В минуту, когда общество наше готово совсем утонуть в обычной апатии и пустоте, когда толки о погоде, о придворных новостях, о том, что в таком-то журнале обруган такой-то и т. д., когда все это начинает безмерно надоедать, и благосклонная судьба обыкновенно посылает нашей публике на выручку какой-нибудь громкий, особенный случай, преимущественно скандал. И вот публика выходит из летаргического сна, начинает шевелиться, поднимает голову, слушает, говорит, смеется, пока это ей не надоест, в свою очередь, и она, усталая, снова погружается в пуховик своего умственного и сердечного бездействия.
Странная Русь! Из нее высшими плодами являются или люди, опередившие свое время до того, что, задавленные существующим, они бесплодно умирают по ссылкам, или люди, опертые на прошедшем, никакой симпатии не имеющие в настоящем и также бесплодно влачащие жизнь.
Общество русское притеснительнее правительства.
У нас правительство самодержавно, это прекрасно; но у нас общество деспотичное: это уже никуда не годится.
Все у нас существует «как будто бы», ничего не кажется серьезным, настоящим, а имеет вид чего-то временного, поддельного, показного и все это от самых мелких явлений и до крупных. У нас будто бы есть и законы и даже пятнадцать томов Свода Законов, обнимающих все отрасли управления, регламентирующих все отправление государственной и общественной жизни, а между тем половины этих управлений в действительности не существует, а законы не уважаются. У нас есть очень либеральные учреждения, такие либеральные, что либеральнее их нет в целой Европе; но и это все «будто бы», все это либеральные права не вносят в общественную жизнь и просто даже в душу отдельных людей никакой животворной свободы, — все исполняется по наружности, все либеральничает по форме и данному образцу, а плоды порождает, как изведано опытом, самые непригодные.

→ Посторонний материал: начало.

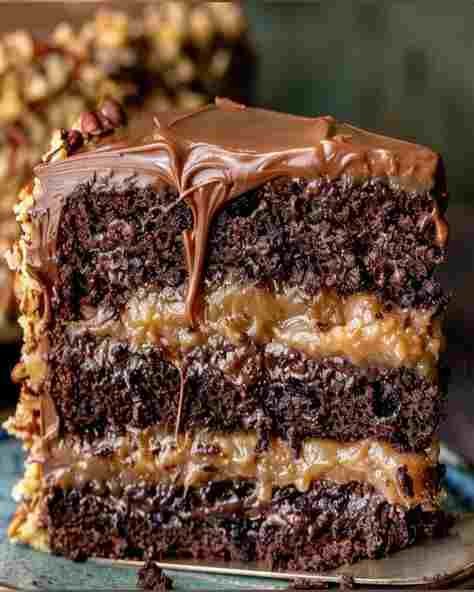 Bolo de Chocolate com Doce de Leite pronto para servir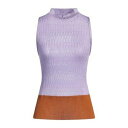 【送料無料】 ミッソーニ レディース ニット&セーター アウター Turtlenecks Purple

Общество наше страдает бедностью, мелочностью мысли и неразвитостью; светлая и живая мысль остается в области науки и не оплодотворяется в обществе, не уважается им и не развита потребность глубокого мышления в недоумочной высшей светской публике. Печальным результатом исторического воспитания России служит нравственное расслабление духа, силы воли и характера народного; все идет неподвижно, скрипит на авось, не видно новых предприятий и улучшений.
Нашу публику следует заманивать и подкупать разными фокусами, то комическими, то лирическими свойствами.
В нашем скверном обществе так много примеров торга человеческою совестью и человеком вообще.
Посмотрите на общество. Сравните московское общество 40-х годов с тем, что можно найти там в настоящее время… Причин этого явления не трудно доискаться.
Они заключаются во всем строе современных обществ, в господстве реализма, демократии и журналистики.
Те условия, при которых живет масса нашего общества, так неестественны и нелепы, что человек, желающий прожить свою жизнь дельно и приятно, должен совершенно оторваться от них, не давать им над собою никакого влияния, не делать им ни малейшей уступки.
ОБЩЕСТВЕННАЯ ЖИЗНЬ
Наша общественная жизнь весьма печальна. Это отсутствие общественного мнения, это равнодушие ко всякому делу, к справедливости и правде, это циническое презрение к мысли и к человеческому достоинству приводит в отчаяние.
У нас общественная жизнь везде одинакова: балы и карты. Публичная жизнь: праздник, молебствие в соборе и обед у начальника губернии. Ученое происшествие: экзамены и акт в гимназии.
Странные вещи происходят в моей стране, и удивительный обычай завели у нас: разумному нужен разум для глупости, а язык — для молчания.
Удивительно настроено наше общество… Как оно радо всякому поводу сказать что-нибудь злое, растолковать что-нибудь в худую сторону. Оно как будто приобретает себе что-то всякою мерзостью, истинною! Скажите мне одно имя, которое пользовалось бы общим расположением. А с другой стороны, не чувствуется ли прискорбие, что нет ни одного.
Я вожусь всю свою жизнь в пакости нашей общественной жизни… верю, что из теперешней дичи выйдет действительно что-то новое и великое, убежден, что оно еще далеко впереди.